Republicans currently enjoy a 31-29 advantage in the Arizona House and a 17-13 advantage in the Senate, after losing a handful of seats to Democrats in 2018. Post hopes to continue those gains in 2020 and win Democratic majorities in each chamber.
“There’s a pretty decent possibility that Democrats could take over the chamber if Republicans aren’t watchful,” Noble said.
But Arizona House Majority Leader Warren Petersen, R-Gilbert, said Republicans are aware that Arizona is a targeted state, and that they are ready to work hard in 2020 to keep their majority.
He acknowledged that Arizona’s population growth is being driven by people from traditionally blue states like California and Illinois.
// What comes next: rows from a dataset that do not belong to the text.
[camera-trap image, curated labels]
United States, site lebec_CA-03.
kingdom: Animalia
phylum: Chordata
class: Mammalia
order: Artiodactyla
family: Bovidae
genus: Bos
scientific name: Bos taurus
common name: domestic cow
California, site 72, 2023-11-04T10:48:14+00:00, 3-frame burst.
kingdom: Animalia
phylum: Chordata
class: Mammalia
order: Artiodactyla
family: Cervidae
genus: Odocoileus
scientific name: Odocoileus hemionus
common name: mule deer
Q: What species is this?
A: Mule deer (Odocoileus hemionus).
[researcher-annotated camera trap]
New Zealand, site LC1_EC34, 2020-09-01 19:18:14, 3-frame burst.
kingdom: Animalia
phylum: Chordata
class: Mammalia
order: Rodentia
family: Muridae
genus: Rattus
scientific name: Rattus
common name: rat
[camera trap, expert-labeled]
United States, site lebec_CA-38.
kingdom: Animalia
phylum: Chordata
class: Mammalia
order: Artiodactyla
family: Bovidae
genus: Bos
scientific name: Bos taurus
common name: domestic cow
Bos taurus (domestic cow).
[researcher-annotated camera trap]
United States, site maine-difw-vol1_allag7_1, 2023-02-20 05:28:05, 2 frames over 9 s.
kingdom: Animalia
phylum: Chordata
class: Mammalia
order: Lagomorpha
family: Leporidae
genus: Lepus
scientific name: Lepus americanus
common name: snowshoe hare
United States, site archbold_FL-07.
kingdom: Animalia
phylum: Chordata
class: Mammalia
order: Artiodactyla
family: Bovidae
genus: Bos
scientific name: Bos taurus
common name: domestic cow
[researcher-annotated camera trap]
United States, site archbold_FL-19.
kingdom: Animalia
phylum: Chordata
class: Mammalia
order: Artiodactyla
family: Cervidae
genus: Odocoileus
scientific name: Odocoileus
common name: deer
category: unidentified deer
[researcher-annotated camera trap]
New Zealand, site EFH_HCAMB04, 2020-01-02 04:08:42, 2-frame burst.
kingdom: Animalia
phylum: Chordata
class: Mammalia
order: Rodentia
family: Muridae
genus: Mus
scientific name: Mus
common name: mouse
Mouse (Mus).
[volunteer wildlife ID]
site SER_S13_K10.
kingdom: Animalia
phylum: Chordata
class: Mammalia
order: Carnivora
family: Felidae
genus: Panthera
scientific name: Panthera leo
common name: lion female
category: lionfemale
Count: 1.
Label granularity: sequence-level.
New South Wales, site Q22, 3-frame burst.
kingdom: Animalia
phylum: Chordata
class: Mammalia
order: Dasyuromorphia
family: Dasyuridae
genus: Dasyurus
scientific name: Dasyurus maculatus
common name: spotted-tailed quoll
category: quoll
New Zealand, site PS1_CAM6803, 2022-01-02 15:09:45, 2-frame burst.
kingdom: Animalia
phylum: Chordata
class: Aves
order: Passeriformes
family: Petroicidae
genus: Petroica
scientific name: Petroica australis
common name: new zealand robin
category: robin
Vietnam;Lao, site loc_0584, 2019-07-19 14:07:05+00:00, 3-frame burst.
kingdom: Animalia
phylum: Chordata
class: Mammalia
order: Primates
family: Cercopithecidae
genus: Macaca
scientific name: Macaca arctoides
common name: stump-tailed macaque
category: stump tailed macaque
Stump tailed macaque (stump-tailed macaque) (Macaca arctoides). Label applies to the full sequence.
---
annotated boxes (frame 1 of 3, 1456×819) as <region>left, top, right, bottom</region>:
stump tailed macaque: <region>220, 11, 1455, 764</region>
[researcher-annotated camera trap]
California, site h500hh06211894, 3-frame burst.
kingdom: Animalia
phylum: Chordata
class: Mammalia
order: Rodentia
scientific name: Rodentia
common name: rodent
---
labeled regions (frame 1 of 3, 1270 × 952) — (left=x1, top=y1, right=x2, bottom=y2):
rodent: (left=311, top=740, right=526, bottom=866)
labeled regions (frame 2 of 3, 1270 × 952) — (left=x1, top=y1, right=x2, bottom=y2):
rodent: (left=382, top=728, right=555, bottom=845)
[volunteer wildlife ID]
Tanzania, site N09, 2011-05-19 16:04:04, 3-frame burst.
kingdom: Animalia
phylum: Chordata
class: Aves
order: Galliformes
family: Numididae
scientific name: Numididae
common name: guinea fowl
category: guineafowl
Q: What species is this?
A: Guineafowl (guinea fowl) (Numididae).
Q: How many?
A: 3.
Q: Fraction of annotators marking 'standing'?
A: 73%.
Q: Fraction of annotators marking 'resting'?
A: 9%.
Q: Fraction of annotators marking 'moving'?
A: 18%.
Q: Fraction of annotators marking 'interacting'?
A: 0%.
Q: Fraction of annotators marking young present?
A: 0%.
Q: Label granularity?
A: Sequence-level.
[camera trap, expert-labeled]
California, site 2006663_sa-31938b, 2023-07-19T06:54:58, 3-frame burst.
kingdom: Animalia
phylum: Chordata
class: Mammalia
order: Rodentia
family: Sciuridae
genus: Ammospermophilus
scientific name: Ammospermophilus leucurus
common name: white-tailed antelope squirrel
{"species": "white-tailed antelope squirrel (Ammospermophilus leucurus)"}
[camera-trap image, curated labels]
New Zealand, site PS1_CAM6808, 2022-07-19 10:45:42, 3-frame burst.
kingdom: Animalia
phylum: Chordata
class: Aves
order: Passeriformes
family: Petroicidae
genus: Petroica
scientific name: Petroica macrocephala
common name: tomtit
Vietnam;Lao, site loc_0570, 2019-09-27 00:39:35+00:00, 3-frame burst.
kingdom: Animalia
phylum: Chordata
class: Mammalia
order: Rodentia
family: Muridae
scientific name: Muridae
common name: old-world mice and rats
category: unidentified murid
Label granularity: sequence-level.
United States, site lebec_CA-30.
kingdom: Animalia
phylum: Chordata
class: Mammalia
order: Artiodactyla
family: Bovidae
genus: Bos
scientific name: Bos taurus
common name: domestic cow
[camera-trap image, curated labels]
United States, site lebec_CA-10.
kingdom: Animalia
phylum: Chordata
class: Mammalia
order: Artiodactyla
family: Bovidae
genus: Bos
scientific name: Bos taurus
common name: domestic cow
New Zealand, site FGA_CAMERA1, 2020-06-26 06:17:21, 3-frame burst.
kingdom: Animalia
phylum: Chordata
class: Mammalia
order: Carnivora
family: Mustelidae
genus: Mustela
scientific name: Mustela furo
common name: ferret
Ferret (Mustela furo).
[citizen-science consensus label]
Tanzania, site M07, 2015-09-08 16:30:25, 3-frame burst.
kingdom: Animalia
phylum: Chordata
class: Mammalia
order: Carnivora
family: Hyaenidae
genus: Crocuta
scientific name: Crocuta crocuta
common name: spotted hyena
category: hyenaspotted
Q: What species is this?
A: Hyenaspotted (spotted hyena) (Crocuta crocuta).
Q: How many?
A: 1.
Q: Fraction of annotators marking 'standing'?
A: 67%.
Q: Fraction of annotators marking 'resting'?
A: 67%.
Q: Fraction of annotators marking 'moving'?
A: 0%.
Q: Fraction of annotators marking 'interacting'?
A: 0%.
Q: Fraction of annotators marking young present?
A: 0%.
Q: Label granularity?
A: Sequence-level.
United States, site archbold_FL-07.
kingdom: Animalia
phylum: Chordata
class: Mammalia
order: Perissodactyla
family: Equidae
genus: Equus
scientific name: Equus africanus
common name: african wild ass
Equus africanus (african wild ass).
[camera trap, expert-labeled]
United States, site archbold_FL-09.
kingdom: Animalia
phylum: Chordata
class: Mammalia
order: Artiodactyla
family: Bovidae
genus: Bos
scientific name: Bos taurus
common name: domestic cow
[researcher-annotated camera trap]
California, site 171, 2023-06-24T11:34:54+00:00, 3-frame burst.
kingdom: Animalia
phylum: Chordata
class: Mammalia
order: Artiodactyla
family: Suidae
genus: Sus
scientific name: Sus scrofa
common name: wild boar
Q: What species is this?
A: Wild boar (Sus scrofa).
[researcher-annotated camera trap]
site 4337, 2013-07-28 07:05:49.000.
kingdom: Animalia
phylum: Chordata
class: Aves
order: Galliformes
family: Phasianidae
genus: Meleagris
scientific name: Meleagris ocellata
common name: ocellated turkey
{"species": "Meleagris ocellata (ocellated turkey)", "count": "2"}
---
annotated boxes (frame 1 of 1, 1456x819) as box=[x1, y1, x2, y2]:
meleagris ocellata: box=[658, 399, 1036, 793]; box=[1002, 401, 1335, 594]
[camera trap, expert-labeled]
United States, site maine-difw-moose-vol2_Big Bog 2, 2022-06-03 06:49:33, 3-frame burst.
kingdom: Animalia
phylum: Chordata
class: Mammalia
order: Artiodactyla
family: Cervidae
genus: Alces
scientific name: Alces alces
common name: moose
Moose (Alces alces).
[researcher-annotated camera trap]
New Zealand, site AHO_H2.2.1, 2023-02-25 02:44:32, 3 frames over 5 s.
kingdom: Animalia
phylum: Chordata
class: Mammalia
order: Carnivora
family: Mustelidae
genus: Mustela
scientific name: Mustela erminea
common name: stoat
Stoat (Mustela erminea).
Even though they “enjoy a registration advantage,” the state’s Republicans are not taking anything for granted, he said.
“We know that Trump’s going to be on the ticket and he’s going to bring out a lot of strong voters and strong support for him,” Petersen said.
“We feel good about 2020,” he said. “I think we feel like if we work hard and if we run good campaigns, we feel like we can keep the state red.”
Post said 2020 presents a once-in-a-generation opportunity to flip the state legislatures that will draw congressional and legislative redistricting maps for their states in 2022.
“We have this generational opportunity to change the composition of state legislatures, while also building out great infrastructure across the country in order to help the presidential nominee from the bottom up instead of the top down,” Post said.
“We’re building early infrastructure in these states by building up strong state legislative campaigns, these campaigns will ultimately benefit the nominee,” she said.
Since late 2016, the DLCC claims to have helped flip around 400 legislative seats to blue, according to its website, reclaiming the majority in eight chambers in the process. Post said her organization is watching a handful of states beginning to lean more left than before, such as Kansas and Wisconsin.
But she believes that day has come for Arizona.
“We’re only two seats away in the state House, three seats away in the Senate, this is increasingly a presidential battleground,” Post said, as well as having one of “the hottest U.S. Senate races in the country.”
Political consultant Jason Rose said Democrats are justified to be optimistic about their potential to turn Arizona blue, but he feels it will continue to lean a center-right state.
“While the red may not be quite as bright, it still leans that way,” Rose said. “And I can assure you, if the Democrats have success in 2020 and we have a President (Bernie) Sanders or President (Elizabeth) Warren, you’re going to see the Republicans rage back in a big way.”
He said there is a natural pushback when one party has held the majority for so long, as Republicans have in Arizona, controlling the legislature and the governor’s office for much of the last three decades.And if Arizona starts to lean blue, he said, “the natural rhythm of change will blow back in the Republican’s direction.”